(Records on spatial positioning)
** BEGIN **

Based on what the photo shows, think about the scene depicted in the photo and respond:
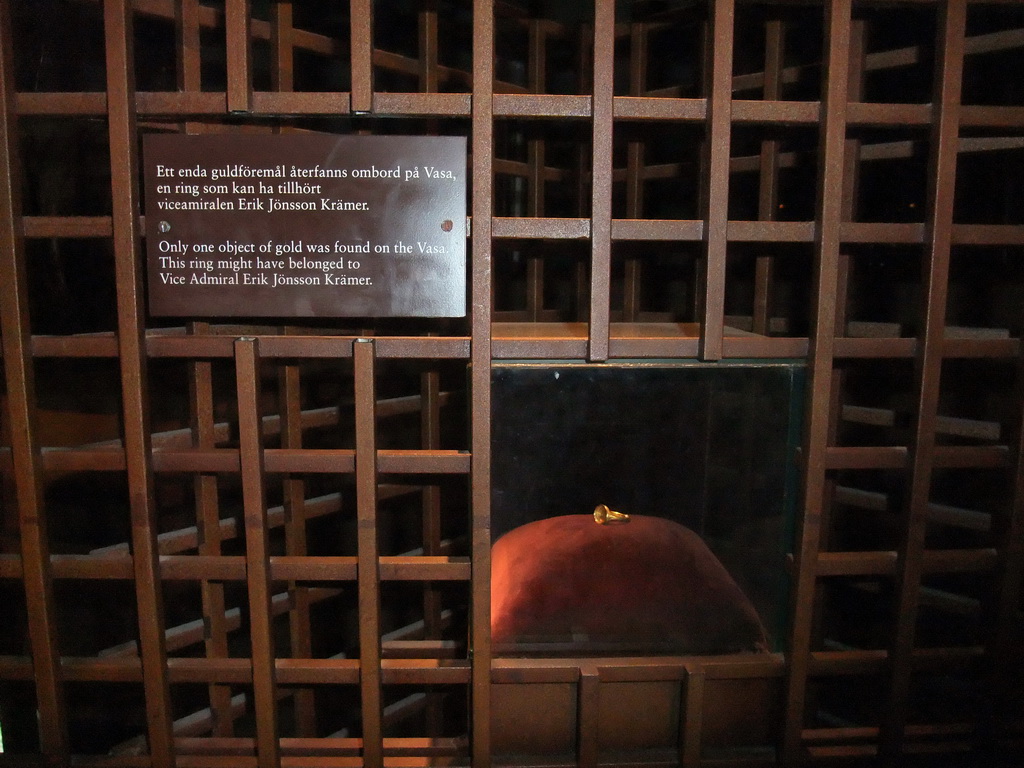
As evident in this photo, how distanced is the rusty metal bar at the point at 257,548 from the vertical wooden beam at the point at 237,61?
619 millimetres

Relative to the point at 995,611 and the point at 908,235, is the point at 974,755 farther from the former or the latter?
the point at 908,235

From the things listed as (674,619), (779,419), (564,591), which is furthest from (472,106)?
(674,619)

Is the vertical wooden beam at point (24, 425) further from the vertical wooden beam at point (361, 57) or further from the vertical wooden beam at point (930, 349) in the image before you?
the vertical wooden beam at point (930, 349)

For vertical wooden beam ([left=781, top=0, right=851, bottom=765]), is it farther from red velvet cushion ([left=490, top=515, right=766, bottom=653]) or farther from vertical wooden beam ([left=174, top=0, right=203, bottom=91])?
vertical wooden beam ([left=174, top=0, right=203, bottom=91])

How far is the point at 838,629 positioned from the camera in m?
2.91

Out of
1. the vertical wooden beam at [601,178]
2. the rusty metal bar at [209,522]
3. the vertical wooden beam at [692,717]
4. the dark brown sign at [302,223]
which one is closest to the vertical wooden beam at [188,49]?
the dark brown sign at [302,223]

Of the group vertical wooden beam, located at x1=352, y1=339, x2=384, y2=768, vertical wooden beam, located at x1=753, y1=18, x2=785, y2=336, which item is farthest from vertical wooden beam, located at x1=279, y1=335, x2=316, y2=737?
vertical wooden beam, located at x1=753, y1=18, x2=785, y2=336

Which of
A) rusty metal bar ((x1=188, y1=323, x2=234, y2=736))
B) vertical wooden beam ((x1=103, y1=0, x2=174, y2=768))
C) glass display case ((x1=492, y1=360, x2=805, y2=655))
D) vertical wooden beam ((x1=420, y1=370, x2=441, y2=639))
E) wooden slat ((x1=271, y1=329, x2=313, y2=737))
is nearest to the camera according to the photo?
vertical wooden beam ((x1=103, y1=0, x2=174, y2=768))

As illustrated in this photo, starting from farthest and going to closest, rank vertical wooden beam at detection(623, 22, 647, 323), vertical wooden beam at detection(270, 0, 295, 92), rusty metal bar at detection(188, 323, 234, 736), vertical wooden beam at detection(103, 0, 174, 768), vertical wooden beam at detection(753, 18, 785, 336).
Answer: vertical wooden beam at detection(623, 22, 647, 323), vertical wooden beam at detection(753, 18, 785, 336), vertical wooden beam at detection(270, 0, 295, 92), rusty metal bar at detection(188, 323, 234, 736), vertical wooden beam at detection(103, 0, 174, 768)

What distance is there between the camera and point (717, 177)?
1791 millimetres

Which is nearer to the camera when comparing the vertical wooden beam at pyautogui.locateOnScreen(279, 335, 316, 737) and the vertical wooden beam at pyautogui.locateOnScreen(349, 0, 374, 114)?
the vertical wooden beam at pyautogui.locateOnScreen(349, 0, 374, 114)

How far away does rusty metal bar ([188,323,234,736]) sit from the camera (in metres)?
2.08

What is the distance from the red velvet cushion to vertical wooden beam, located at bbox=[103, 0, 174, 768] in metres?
0.96

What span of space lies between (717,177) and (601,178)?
12.3 inches
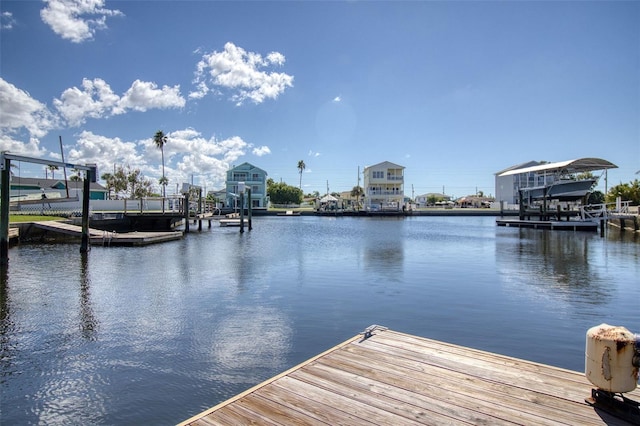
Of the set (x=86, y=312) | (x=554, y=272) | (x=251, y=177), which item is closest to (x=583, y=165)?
(x=554, y=272)

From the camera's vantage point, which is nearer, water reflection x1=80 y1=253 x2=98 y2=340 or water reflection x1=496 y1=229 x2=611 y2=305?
water reflection x1=80 y1=253 x2=98 y2=340

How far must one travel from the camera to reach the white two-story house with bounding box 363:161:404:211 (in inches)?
3349

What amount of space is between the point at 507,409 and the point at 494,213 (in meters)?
87.7

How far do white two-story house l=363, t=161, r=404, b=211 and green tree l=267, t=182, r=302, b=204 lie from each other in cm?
2681

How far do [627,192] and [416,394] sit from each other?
58802 mm

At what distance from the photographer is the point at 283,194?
106750 millimetres

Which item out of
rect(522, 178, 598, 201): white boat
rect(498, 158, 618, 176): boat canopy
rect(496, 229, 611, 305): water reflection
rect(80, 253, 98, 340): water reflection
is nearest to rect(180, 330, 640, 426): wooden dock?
rect(80, 253, 98, 340): water reflection

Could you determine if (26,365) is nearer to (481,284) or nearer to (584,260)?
(481,284)

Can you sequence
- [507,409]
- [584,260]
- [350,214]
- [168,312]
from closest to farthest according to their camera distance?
[507,409]
[168,312]
[584,260]
[350,214]

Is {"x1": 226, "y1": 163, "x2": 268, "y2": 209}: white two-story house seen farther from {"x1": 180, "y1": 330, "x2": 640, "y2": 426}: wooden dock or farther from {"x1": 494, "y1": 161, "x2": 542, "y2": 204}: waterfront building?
{"x1": 180, "y1": 330, "x2": 640, "y2": 426}: wooden dock

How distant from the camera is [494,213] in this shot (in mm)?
84000

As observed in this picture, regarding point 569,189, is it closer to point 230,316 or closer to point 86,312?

** END **

Recast all the records above as a numbered list with one line per entry, skipping blank lines. Leave the pictures out of your answer.

1. Based on what the photo shows, think about the scene depicted in the photo and respond:
2. As evident in this photo, how distanced is the rusty metal bar at the point at 257,548 from the vertical wooden beam at the point at 237,61?
3. 619 millimetres
4. Relative to the point at 995,611 and the point at 908,235, is the point at 974,755 farther from the former or the latter?
5. the point at 908,235
6. From the things listed as (674,619), (779,419), (564,591), which is furthest from (472,106)?
7. (674,619)
8. Is the vertical wooden beam at point (24, 425) further from the vertical wooden beam at point (361, 57) or further from the vertical wooden beam at point (930, 349) in the image before you?
9. the vertical wooden beam at point (930, 349)
10. For vertical wooden beam ([left=781, top=0, right=851, bottom=765]), is it farther from red velvet cushion ([left=490, top=515, right=766, bottom=653]) or farther from vertical wooden beam ([left=174, top=0, right=203, bottom=91])?
11. vertical wooden beam ([left=174, top=0, right=203, bottom=91])
12. How far is the point at 838,629 positioned from the camera in m?
13. 2.91
14. Out of
15. 1. the vertical wooden beam at [601,178]
16. 2. the rusty metal bar at [209,522]
17. 3. the vertical wooden beam at [692,717]
18. 4. the dark brown sign at [302,223]
19. which one is closest to the vertical wooden beam at [188,49]?
20. the dark brown sign at [302,223]
21. Of the group vertical wooden beam, located at x1=352, y1=339, x2=384, y2=768, vertical wooden beam, located at x1=753, y1=18, x2=785, y2=336, which item is farthest from vertical wooden beam, located at x1=279, y1=335, x2=316, y2=737?
22. vertical wooden beam, located at x1=753, y1=18, x2=785, y2=336
23. Which of
24. A) rusty metal bar ((x1=188, y1=323, x2=234, y2=736))
25. B) vertical wooden beam ((x1=103, y1=0, x2=174, y2=768))
26. C) glass display case ((x1=492, y1=360, x2=805, y2=655))
27. D) vertical wooden beam ((x1=420, y1=370, x2=441, y2=639))
28. E) wooden slat ((x1=271, y1=329, x2=313, y2=737))
29. is nearest to the camera according to the photo?
30. vertical wooden beam ((x1=103, y1=0, x2=174, y2=768))
31. As illustrated in this photo, starting from farthest and going to closest, rank vertical wooden beam at detection(623, 22, 647, 323), vertical wooden beam at detection(270, 0, 295, 92), rusty metal bar at detection(188, 323, 234, 736), vertical wooden beam at detection(103, 0, 174, 768), vertical wooden beam at detection(753, 18, 785, 336).
32. Answer: vertical wooden beam at detection(623, 22, 647, 323), vertical wooden beam at detection(753, 18, 785, 336), vertical wooden beam at detection(270, 0, 295, 92), rusty metal bar at detection(188, 323, 234, 736), vertical wooden beam at detection(103, 0, 174, 768)
33. What distance is there between the camera and point (717, 177)?
34. 1791 millimetres
35. Which is nearer to the camera when comparing the vertical wooden beam at pyautogui.locateOnScreen(279, 335, 316, 737) and the vertical wooden beam at pyautogui.locateOnScreen(349, 0, 374, 114)?
36. the vertical wooden beam at pyautogui.locateOnScreen(349, 0, 374, 114)
37. How far away does rusty metal bar ([188,323,234,736]) sit from the camera (in metres)?
38. 2.08
39. What is the distance from the red velvet cushion to vertical wooden beam, located at bbox=[103, 0, 174, 768] in metres?
40. 0.96
41. What span of space lies between (717,177) and (601,178)?
42. 12.3 inches
43. Of the set (x=86, y=312) | (x=554, y=272) | (x=251, y=177), which item is closest to (x=583, y=165)?
44. (x=554, y=272)
45. From the camera's vantage point, which is nearer, water reflection x1=80 y1=253 x2=98 y2=340 or water reflection x1=496 y1=229 x2=611 y2=305?
46. water reflection x1=80 y1=253 x2=98 y2=340
47. How far must one travel from the camera to reach the white two-story house with bounding box 363:161:404:211 (in inches)?
48. 3349
49. What amount of space is between the point at 507,409 and the point at 494,213 (in meters)?
50. 87.7
51. How far do white two-story house l=363, t=161, r=404, b=211 and green tree l=267, t=182, r=302, b=204 lie from each other in cm?
52. 2681
53. How far do [627,192] and [416,394] sit from each other?
54. 58802 mm
55. At what distance from the photographer is the point at 283,194?
56. 106750 millimetres
57. Which item out of
58. rect(522, 178, 598, 201): white boat
59. rect(498, 158, 618, 176): boat canopy
60. rect(496, 229, 611, 305): water reflection
61. rect(80, 253, 98, 340): water reflection
62. is nearest to rect(180, 330, 640, 426): wooden dock?
63. rect(80, 253, 98, 340): water reflection
64. Could you determine if (26,365) is nearer to (481,284) or nearer to (584,260)?
65. (481,284)
66. Can you sequence
67. - [507,409]
68. - [584,260]
69. - [350,214]
70. - [168,312]
71. from closest to farthest according to their camera distance?
72. [507,409]
73. [168,312]
74. [584,260]
75. [350,214]
76. Is {"x1": 226, "y1": 163, "x2": 268, "y2": 209}: white two-story house seen farther from {"x1": 180, "y1": 330, "x2": 640, "y2": 426}: wooden dock or farther from {"x1": 494, "y1": 161, "x2": 542, "y2": 204}: waterfront building?
77. {"x1": 180, "y1": 330, "x2": 640, "y2": 426}: wooden dock
78. How distant from the camera is [494,213] in this shot (in mm)?
79. 84000
80. As observed in this picture, regarding point 569,189, is it closer to point 230,316 or closer to point 86,312?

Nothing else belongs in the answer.